Chicago has been home to hundreds of synagogues over the years.
But for many, their role in the story of Jewish Chicago is in danger
of being lost. Robert Packer is trying to do something about that.
Three seemingly unrelated events
occurred in January 2003. Their
convergence changed Robert Packer's
life.
First, Packer and his wife, Fern,
decided to make a photographic record
of their families' history in Chicago.
Packer is an amateur photographer with
a darkroom and he thought that a
series of black-and-white photos
detailing his family's Chicago origins
in the stockyards district, and his
wife's family's beginnings on Maxwell
Street, would be just right for a wall
of their Buffalo Grove home.
When Packer went to photograph his in-
laws' synagogue, the former Beth
Itzchok of Albany Park, also known as
the Drake Avenue Shul, he found-
nothing. Many of the members had
joined its offshoot, Congregation Beth
Itzchok of West Rogers Park, but the
building was no longer there. The
synagogue, founded in the early 1920s,
had ceased to exist as a physical
presence. In its place was a park.
"There wasn't even a little plaque
there saying anything about this
beautiful synagogue that was there for
70 years," Packer says.
The second serendipitous event
occurred during the course of Packer's
job as a building inspector for
potential buyers of homes, condos and
industrial properties. Going into an
unfamiliar neighborhood to inspect a
building, he noticed an unusual church
with a condo building adjacent to it.
He asked around and discovered that
the church was once a synagogue, Beth
El Congregation, and the condo
building had once been its social
hall.
"I started wondering how many
synagogues were now churches,
community centers and condos," he
says. "I wondered how many were
falling apart due to lack of funds to
fix them or lack of community support.
I wondered how long it would be before
the record of the very existence of
Chicago Jewish communities would be
erased forever, like Maxwell Street."
With these questions in
mind, Packer discovered a newly
published book by two Chicago Jewish
historians. Called "A Walk to Shul:
Chicago Synagogues of Lawndale and
Stops on the Way," it was written by
Norman Schwartz and Bea Kraus and
published by the Chicago Historical
Society (see Chicago Jewish News, Oct.

□ □ □ □ □

Required work
A: Decide whether each statement below agrees with the article about Chicago synagogues, answering yes or no and quoting the words of the article that settle it: (i) Robert Packer works as a building inspector. (ii) The site of the Drake Avenue Shul is now occupied by a condo building. (iii) Packer and his wife live in Buffalo Grove.
B: Reproduce the passage of the article about Chicago synagogues from "First, Packer and" to "Buffalo Grove home.", copying it word for word.
C: According to the article about Chicago synagogues, what had the condo building next to the unusual church once been?

□ □ □ □ □

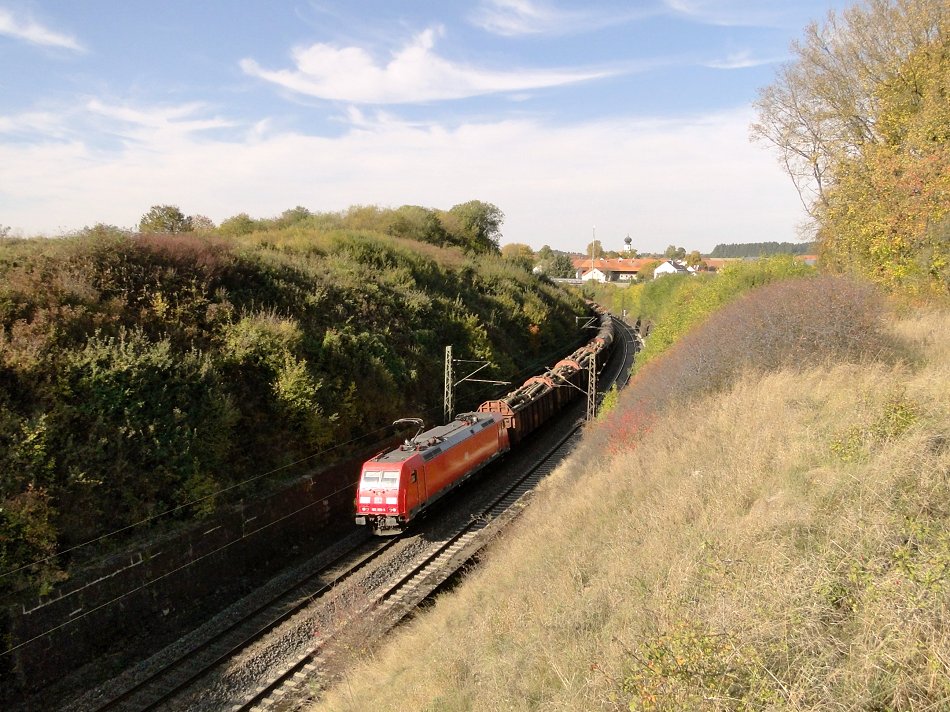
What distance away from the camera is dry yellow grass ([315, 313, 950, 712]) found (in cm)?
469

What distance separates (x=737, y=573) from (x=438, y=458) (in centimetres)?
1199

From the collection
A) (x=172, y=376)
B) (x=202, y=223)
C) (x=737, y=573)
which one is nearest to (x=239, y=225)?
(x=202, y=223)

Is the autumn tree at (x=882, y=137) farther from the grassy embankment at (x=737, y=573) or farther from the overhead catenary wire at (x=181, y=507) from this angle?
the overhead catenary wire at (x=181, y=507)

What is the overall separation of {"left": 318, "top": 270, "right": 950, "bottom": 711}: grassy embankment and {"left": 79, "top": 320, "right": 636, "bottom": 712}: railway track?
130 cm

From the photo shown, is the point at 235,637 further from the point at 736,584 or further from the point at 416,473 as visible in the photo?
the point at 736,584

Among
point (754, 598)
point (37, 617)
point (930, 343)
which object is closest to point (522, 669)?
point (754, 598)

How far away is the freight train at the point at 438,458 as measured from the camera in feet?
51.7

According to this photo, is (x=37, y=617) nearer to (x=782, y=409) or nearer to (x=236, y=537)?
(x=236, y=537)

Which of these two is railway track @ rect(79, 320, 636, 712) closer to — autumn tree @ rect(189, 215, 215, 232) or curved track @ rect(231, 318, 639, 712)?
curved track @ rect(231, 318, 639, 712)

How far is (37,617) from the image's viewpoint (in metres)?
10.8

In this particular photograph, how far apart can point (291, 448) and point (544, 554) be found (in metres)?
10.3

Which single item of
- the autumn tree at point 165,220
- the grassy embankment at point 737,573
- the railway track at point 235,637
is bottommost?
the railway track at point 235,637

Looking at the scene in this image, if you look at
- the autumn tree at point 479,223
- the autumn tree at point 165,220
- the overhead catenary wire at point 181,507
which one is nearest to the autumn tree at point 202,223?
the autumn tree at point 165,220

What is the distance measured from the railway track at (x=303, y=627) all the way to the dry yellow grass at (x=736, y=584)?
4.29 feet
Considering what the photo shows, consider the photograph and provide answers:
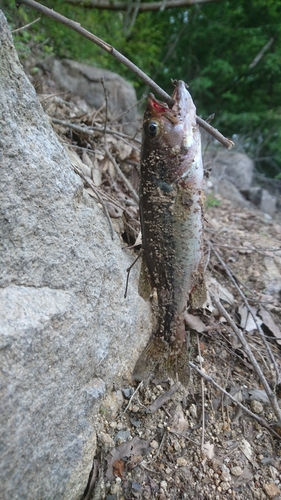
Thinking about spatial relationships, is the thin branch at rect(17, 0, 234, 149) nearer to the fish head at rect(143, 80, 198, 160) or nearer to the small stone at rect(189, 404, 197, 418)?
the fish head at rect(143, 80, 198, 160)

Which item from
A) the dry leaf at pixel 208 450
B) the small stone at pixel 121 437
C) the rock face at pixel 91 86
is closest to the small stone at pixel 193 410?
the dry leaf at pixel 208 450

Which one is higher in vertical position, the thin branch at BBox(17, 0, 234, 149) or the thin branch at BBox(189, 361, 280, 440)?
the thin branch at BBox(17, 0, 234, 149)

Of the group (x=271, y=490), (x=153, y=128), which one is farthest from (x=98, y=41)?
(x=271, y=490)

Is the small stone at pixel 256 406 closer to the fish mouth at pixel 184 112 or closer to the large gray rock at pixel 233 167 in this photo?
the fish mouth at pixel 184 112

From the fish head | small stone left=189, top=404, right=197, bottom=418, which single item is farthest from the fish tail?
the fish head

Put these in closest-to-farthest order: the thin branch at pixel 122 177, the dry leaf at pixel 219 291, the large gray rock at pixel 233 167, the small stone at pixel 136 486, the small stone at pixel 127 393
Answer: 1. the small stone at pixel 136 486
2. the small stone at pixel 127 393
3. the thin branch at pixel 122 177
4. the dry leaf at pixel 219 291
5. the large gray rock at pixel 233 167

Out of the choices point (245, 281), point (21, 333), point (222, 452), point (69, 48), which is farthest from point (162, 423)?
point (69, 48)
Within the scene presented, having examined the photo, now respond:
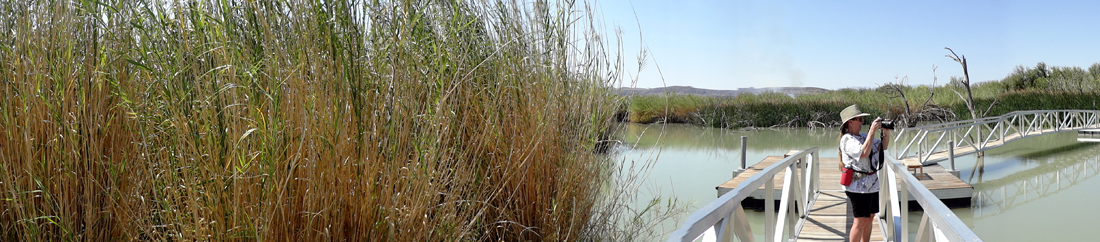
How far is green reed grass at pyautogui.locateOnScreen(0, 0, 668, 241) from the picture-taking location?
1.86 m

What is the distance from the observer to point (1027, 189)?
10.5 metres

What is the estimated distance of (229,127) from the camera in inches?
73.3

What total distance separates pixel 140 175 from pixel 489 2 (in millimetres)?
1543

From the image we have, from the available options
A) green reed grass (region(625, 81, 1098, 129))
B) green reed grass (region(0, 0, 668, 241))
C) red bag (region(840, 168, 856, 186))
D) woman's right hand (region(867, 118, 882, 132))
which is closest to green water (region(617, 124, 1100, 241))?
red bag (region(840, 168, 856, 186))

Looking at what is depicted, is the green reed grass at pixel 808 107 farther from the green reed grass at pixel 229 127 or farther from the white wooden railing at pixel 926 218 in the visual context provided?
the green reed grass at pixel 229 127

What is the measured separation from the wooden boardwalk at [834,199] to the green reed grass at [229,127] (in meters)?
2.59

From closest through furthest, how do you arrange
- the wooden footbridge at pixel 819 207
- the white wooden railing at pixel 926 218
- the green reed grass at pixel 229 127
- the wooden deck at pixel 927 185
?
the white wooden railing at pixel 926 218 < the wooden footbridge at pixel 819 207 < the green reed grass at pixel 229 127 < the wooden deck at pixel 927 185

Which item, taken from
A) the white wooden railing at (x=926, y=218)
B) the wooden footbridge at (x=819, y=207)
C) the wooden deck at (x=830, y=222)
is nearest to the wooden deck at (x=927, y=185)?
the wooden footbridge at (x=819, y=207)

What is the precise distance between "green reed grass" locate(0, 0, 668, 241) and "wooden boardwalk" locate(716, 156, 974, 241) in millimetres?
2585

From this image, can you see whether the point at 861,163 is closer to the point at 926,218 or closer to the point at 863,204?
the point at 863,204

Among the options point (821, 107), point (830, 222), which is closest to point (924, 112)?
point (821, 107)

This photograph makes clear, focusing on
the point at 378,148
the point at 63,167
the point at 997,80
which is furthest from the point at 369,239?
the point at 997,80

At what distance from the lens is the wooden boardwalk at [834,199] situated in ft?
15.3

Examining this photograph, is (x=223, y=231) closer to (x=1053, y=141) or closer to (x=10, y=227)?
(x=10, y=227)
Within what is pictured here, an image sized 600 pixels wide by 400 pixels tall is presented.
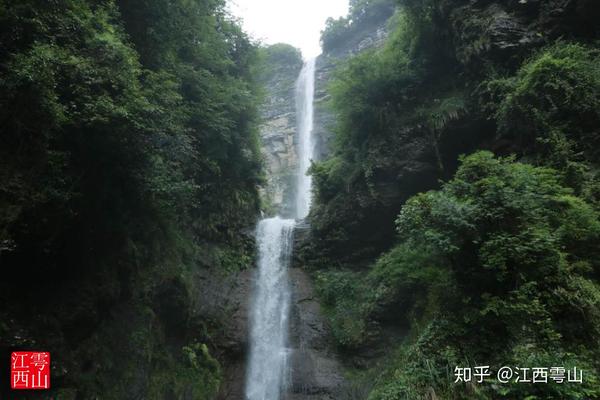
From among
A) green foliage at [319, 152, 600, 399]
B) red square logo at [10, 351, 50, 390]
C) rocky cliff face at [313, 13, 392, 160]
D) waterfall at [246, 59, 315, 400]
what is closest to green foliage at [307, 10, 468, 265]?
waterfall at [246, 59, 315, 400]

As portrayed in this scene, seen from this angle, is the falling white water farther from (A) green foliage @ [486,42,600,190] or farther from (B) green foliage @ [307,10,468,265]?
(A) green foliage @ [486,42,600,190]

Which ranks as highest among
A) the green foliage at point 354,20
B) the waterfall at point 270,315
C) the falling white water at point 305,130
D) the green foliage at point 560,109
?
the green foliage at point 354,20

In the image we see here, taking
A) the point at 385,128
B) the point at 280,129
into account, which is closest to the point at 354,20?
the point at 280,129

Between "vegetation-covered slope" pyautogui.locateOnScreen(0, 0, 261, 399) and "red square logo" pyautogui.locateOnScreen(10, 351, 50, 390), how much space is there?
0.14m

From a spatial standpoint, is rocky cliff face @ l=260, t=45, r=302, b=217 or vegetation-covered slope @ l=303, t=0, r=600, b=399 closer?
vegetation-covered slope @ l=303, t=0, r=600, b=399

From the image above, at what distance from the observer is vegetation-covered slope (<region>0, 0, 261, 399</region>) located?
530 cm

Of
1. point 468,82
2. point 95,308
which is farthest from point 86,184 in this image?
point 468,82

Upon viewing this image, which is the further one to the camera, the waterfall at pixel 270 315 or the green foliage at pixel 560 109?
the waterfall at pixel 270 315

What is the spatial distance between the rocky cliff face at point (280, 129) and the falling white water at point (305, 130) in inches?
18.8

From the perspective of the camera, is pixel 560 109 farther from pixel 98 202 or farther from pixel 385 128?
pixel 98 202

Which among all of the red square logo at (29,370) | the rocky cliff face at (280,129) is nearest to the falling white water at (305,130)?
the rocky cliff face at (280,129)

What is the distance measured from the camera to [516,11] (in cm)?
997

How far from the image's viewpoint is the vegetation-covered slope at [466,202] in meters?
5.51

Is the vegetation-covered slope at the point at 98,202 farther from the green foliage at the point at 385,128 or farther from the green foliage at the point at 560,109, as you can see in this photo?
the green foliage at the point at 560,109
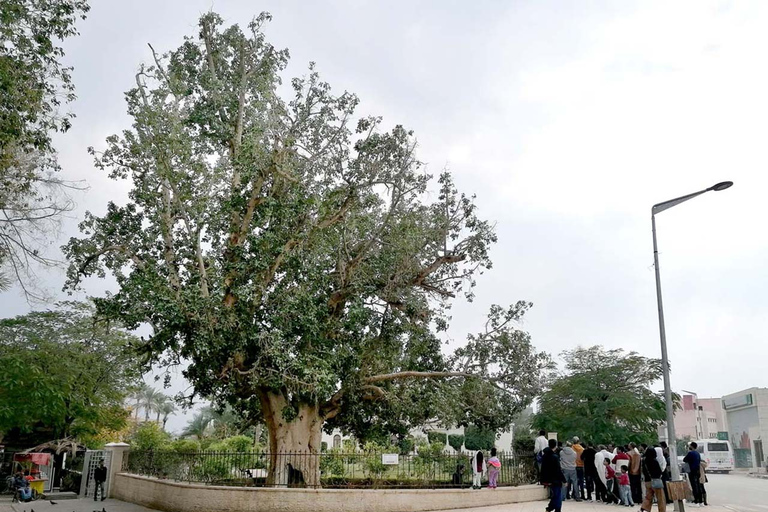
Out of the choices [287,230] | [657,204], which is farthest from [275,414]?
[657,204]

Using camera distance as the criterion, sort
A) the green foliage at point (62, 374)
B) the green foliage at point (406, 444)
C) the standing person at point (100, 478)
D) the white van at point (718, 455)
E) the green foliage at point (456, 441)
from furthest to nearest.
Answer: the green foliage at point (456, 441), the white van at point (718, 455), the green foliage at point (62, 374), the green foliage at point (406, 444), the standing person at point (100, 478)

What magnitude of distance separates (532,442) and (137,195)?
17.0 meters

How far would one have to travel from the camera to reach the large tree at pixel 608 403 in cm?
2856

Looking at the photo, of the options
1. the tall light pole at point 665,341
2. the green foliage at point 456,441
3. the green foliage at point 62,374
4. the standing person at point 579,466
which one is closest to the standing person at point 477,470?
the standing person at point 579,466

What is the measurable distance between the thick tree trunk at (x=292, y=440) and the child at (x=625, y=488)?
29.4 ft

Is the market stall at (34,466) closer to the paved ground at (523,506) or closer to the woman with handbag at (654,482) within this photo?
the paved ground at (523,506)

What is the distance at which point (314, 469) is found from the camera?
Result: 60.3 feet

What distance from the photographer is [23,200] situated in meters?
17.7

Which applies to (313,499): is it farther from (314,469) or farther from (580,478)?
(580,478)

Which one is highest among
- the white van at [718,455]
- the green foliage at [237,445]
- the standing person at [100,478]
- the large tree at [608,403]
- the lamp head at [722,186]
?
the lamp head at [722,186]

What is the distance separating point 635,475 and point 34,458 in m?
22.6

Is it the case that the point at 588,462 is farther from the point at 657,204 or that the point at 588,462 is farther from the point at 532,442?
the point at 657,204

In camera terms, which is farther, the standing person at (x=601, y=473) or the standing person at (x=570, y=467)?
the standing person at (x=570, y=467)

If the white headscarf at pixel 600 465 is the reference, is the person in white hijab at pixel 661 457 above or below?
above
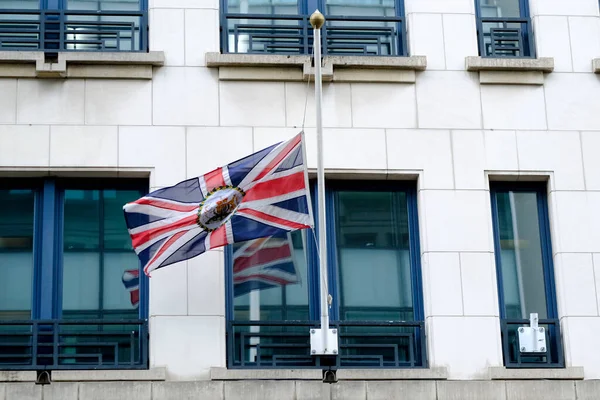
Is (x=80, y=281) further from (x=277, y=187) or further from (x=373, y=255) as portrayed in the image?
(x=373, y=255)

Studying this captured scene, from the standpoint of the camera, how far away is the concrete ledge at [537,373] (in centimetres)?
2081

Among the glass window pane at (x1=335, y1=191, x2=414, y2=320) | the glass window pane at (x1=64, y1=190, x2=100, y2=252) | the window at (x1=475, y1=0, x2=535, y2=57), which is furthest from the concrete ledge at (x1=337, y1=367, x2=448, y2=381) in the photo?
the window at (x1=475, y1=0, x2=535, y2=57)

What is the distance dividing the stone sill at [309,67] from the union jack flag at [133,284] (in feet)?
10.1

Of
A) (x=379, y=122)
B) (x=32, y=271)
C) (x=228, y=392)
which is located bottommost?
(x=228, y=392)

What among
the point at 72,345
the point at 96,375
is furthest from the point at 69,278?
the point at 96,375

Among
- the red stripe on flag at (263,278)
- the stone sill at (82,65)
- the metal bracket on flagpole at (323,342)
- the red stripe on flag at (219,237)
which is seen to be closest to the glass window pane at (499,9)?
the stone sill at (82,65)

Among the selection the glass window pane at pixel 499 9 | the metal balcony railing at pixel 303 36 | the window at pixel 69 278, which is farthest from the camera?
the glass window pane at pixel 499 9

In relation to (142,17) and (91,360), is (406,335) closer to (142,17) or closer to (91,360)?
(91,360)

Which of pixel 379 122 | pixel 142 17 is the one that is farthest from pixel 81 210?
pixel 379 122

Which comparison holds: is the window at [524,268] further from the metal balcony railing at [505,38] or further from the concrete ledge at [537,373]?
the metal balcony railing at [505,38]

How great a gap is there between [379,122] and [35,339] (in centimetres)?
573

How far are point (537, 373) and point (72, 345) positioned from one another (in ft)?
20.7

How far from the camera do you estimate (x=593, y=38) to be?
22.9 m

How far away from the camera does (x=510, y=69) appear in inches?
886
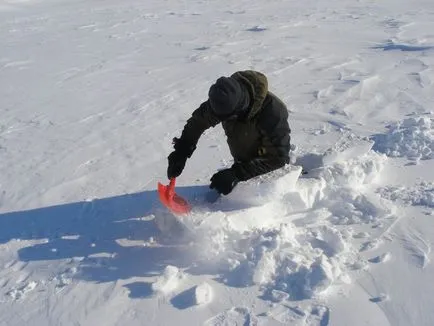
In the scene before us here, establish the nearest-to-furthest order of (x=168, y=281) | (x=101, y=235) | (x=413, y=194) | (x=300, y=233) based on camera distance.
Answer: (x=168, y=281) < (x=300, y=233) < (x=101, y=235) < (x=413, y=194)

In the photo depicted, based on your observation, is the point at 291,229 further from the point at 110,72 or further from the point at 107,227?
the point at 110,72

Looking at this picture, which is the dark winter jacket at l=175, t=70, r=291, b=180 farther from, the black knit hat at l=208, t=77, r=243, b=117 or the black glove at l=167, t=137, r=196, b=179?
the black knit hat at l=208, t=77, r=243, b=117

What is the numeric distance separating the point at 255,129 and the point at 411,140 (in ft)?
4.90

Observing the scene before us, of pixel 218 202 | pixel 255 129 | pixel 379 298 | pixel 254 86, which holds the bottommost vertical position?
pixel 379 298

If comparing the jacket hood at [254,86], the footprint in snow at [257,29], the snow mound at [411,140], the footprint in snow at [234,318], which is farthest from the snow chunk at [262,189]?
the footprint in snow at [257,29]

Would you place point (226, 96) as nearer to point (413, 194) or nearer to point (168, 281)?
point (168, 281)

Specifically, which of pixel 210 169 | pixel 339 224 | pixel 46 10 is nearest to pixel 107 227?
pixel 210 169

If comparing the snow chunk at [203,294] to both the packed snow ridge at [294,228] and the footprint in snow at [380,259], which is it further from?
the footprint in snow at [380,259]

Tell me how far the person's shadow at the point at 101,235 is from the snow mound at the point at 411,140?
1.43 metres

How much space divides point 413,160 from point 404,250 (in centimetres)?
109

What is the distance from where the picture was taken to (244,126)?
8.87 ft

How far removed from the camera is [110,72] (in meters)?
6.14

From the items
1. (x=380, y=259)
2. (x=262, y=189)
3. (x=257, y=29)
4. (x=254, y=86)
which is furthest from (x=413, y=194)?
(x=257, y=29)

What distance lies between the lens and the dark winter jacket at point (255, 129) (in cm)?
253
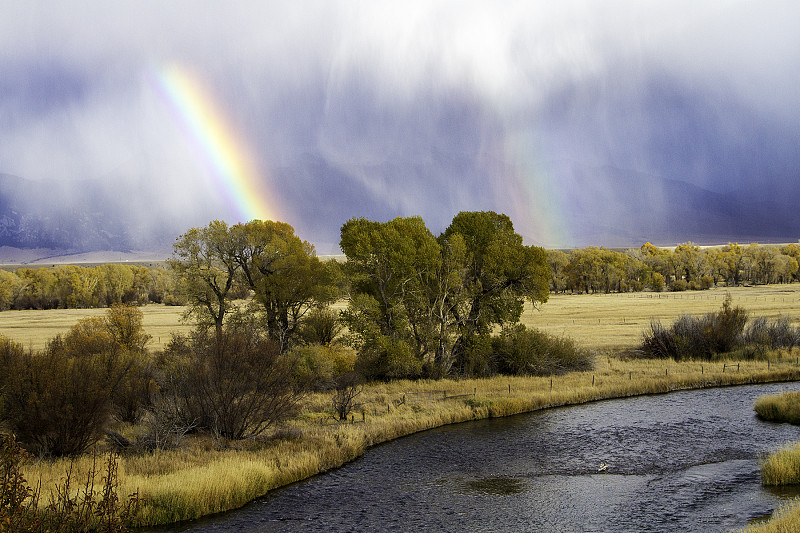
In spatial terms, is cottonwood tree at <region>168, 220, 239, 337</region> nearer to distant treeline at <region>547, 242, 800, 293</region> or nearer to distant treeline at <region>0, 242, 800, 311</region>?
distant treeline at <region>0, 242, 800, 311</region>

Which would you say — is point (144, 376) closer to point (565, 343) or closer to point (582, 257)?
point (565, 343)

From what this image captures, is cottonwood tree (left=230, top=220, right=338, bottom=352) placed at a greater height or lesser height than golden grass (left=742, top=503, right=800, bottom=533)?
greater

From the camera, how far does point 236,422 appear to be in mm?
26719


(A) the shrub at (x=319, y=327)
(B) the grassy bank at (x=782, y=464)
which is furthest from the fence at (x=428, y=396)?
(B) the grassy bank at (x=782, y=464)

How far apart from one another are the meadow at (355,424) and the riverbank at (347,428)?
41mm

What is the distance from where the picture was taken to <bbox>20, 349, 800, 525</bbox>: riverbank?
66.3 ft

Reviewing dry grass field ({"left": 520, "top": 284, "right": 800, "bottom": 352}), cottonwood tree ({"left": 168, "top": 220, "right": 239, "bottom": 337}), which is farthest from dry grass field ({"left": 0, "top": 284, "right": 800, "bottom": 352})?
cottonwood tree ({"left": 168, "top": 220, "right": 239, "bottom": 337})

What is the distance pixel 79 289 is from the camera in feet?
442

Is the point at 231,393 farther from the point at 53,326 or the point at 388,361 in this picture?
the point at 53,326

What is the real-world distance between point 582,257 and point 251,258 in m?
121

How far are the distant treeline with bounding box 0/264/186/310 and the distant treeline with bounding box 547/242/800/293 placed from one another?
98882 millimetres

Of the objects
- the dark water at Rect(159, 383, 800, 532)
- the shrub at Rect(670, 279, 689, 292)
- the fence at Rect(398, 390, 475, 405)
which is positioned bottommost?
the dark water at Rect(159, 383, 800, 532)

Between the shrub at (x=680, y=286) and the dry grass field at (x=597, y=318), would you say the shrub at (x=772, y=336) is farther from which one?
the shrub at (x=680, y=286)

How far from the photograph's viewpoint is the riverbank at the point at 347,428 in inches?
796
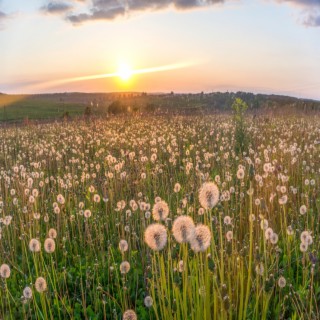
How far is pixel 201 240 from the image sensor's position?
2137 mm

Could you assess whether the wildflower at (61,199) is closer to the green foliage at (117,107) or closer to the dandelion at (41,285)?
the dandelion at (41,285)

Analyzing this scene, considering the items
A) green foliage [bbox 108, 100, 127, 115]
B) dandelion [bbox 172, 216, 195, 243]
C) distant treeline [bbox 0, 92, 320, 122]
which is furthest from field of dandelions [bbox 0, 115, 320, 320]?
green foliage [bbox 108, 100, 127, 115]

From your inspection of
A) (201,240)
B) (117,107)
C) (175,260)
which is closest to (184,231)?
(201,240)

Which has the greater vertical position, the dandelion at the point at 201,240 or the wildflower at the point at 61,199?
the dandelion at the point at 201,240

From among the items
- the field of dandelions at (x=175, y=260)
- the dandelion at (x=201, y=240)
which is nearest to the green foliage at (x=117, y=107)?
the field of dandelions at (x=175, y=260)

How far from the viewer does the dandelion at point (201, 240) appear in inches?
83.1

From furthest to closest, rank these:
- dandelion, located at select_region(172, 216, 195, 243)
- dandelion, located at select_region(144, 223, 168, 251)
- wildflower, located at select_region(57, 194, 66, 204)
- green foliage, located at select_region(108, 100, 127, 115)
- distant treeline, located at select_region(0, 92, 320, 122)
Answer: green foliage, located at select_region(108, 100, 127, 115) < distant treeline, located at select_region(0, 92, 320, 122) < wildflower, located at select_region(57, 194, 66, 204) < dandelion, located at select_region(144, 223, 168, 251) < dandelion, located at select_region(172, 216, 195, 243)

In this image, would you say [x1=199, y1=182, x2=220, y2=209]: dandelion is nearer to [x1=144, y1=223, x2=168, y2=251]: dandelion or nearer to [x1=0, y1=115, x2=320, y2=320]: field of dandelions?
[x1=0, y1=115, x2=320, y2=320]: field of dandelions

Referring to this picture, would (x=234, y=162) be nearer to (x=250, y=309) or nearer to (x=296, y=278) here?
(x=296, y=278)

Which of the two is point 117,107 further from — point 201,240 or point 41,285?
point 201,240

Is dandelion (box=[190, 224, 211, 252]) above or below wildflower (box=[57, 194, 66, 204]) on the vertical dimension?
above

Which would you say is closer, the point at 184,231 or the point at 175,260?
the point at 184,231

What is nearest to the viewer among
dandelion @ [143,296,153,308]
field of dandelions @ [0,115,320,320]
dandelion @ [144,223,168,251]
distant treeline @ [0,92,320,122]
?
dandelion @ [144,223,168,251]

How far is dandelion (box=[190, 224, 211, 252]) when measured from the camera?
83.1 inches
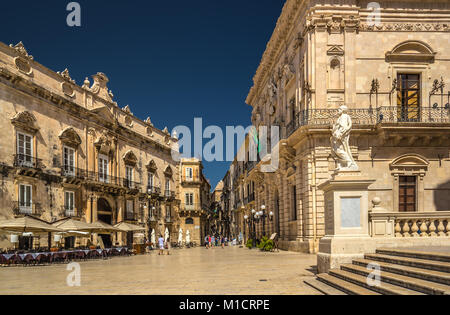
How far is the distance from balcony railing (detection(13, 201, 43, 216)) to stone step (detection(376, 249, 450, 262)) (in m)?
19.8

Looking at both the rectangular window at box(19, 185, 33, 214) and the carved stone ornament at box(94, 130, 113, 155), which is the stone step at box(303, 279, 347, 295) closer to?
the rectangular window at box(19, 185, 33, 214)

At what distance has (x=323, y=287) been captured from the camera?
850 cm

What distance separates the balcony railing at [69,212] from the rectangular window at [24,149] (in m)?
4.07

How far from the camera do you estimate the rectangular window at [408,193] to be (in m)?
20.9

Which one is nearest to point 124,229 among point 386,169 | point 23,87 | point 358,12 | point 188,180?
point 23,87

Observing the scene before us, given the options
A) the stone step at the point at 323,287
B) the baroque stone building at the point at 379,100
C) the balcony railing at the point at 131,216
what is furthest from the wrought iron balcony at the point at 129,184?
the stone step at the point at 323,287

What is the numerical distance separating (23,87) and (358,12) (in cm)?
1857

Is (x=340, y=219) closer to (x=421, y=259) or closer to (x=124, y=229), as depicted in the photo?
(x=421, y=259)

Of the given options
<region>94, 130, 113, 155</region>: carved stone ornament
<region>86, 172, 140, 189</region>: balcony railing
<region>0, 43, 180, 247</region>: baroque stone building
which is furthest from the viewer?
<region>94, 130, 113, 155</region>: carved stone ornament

□ □ □ □ □

Answers for this exercise
A:
(i) Yes: "Packer's job as a building inspector for potential buyers of homes, condos and industrial properties."
(ii) No: "In its place was a park."
(iii) Yes: "a wall of their Buffalo Grove home."

B:
First, Packer and his wife, Fern,
decided to make a photographic record
of their families' history in Chicago.
Packer is an amateur photographer with
a darkroom and he thought that a
series of black-and-white photos
detailing his family's Chicago origins
in the stockyards district, and his
wife's family's beginnings on Maxwell
Street, would be just right for a wall
of their Buffalo Grove home.

C: It had once been the social hall of Beth El Congregation.